◆ EXERCISE ◆
In two sentences, summarize the passage about the amicus brief in Northland Family Planning v. Nessel.

◆ PASSAGE PROVIDED ◆

By Jen Girdish
Alongside Michigan Coalition to End Domestic and Sexual Violence, National Domestic Violence Hotline, and National Network to End Domestic Violence, we filed an amicus brief in Northland Family Planning v. Nessel.
This law singles out abortion providers, requiring them, and no other health care providers, to screen for “coercion to have an abortion,” but no other form of intimate partner violence. It also only requires abortion providers—and no one else—to post signs in their clinics describing criminal sanctions for abusive partners.
While this mandate appears on its face to address reproductive coercion, it doesn’t match the reality survivors live every day. We know from research and the thousands of callers to the Repro Legal Helpline and National Domestic Violence Hotline that abusers most often coerce their partners into pregnancy to gain more control over them, rather than coerce them to have abortions.

◆ DATA EXCERPTS ◆
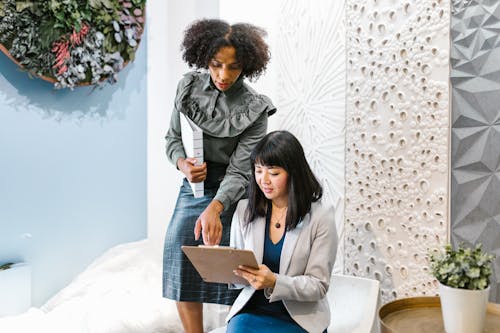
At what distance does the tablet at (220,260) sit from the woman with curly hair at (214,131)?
1.20 feet

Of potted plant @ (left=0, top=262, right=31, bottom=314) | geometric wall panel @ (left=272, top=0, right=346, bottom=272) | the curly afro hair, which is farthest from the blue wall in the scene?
the curly afro hair

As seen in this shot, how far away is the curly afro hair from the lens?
1.96 meters

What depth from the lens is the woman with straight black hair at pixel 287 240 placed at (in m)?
1.63

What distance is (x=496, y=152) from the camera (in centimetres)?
194

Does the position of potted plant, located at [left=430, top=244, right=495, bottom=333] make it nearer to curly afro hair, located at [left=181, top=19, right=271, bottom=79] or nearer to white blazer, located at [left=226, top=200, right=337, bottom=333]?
white blazer, located at [left=226, top=200, right=337, bottom=333]

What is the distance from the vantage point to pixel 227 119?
2021mm

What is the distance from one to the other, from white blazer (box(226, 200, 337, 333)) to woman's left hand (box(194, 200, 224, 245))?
0.45 ft

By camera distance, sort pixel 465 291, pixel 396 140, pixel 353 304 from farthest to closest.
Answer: pixel 396 140 → pixel 353 304 → pixel 465 291

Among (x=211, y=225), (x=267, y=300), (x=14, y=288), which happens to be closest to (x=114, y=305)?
(x=14, y=288)

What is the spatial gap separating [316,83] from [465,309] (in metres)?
1.45

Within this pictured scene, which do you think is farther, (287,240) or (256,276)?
Answer: (287,240)

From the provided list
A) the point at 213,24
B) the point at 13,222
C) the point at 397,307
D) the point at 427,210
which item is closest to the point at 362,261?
the point at 427,210

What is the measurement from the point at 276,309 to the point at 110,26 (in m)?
1.82

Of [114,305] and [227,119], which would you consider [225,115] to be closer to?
[227,119]
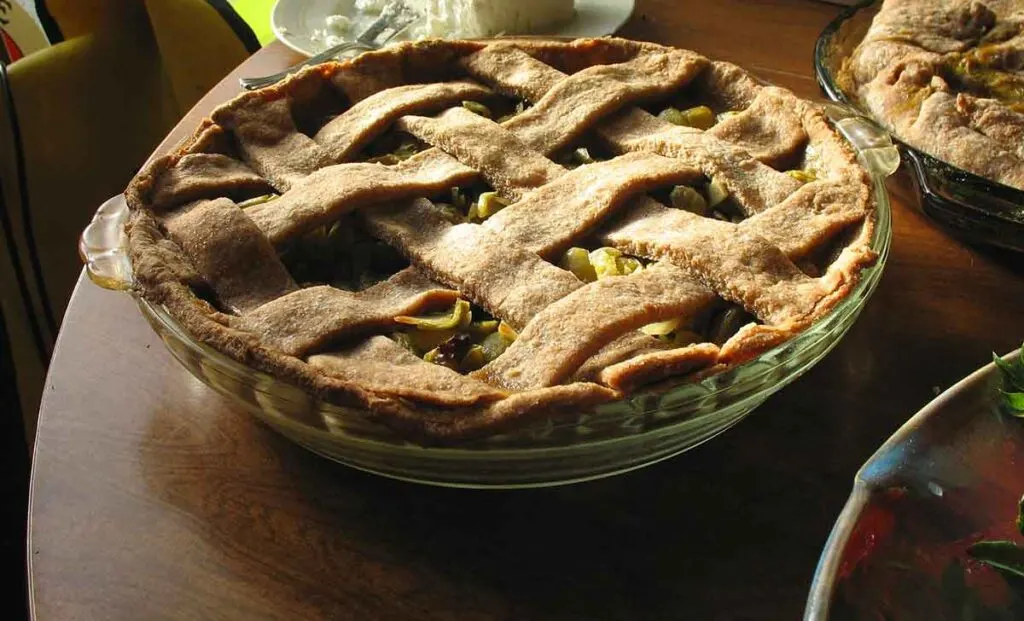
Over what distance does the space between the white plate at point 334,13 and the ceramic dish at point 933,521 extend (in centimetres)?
97

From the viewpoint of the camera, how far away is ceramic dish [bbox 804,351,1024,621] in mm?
469

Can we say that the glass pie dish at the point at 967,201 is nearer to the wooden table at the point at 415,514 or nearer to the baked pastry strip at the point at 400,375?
the wooden table at the point at 415,514

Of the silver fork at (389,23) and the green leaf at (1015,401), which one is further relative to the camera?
the silver fork at (389,23)

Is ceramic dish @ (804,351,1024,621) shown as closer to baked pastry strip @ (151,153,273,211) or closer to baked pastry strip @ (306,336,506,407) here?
baked pastry strip @ (306,336,506,407)

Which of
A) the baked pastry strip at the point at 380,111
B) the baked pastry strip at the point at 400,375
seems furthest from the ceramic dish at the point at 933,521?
the baked pastry strip at the point at 380,111

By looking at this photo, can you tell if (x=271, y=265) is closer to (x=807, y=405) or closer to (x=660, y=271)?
(x=660, y=271)

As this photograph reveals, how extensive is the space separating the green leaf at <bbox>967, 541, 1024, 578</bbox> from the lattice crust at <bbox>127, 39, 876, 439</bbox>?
22 cm

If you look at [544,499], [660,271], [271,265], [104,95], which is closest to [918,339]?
[660,271]

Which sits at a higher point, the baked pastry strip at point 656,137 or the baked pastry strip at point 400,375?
the baked pastry strip at point 656,137

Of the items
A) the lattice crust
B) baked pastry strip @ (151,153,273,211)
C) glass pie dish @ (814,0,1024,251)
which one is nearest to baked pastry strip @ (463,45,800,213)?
the lattice crust

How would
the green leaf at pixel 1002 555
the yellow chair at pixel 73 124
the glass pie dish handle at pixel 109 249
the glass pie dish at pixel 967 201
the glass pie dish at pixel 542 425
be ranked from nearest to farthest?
1. the green leaf at pixel 1002 555
2. the glass pie dish at pixel 542 425
3. the glass pie dish handle at pixel 109 249
4. the glass pie dish at pixel 967 201
5. the yellow chair at pixel 73 124

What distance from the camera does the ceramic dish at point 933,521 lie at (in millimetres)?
469

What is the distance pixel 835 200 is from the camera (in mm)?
854

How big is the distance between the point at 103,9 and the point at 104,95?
0.41 feet
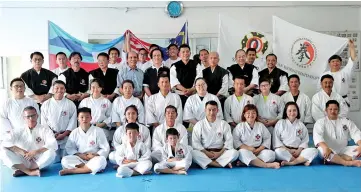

◆ EXPECTED OUTPUT ◆
An amicus brief was filed in Northland Family Planning v. Nessel with three partner groups, challenging a law that singles out abortion providers to screen only for "coercion to have an abortion" and to post signs about criminal sanctions for abusive partners. Although the mandate appears to address reproductive coercion, research and helpline callers show that abusers most often coerce partners into pregnancy to gain control rather than into abortion.